Gene editing gives hope for permanent bird flu solution

British scientists believe they are on the way to making chickens resistant to avian influenza (bird flu), ending the need for cullings and vaccinations to curb the disease which has killed millions of birds across the world.

The solution is to edit chicken genes to produce birds with an inbuilt resistance to bird flu, which would be passed on for generation after generation. The scientists say they’re not there yet, but initial results are highly promising.

Their research, published in the journal nature communications has attracted worldwide attention. It was featured in the New York Times, the Guardian in London and in the poultry journal WATTPoultry.
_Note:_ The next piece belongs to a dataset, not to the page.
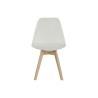 Silla DKD Home Decor Blanco 48 x 56 x 83 cm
“Gene-editing offers a promising route towards permanent disease resistance, which could be passed down through generations, protecting poultry and reducing the risks to humans and wild birds,” Mike McGrew, the study’s principal investigator, from the University of Edinburgh’s Roslin Institute, said in a statement.

His fellow researcher, Wendy Barclay from the Imperial College London, explained

“Although we haven’t yet got the perfect combination of gene edits to take this approach into the field, the results have told us a lot about how influenza virus functions inside the infected cell and how to slow its replication”.

It’s clearly going to take time, with vaccinations shaping up to be the more immediate alternative to mass cullings to curb spread of bird flu.

But a permanent, inbuilt solution, with every chicken resistant from birth to bird flu, must be a poultry producer’s dream.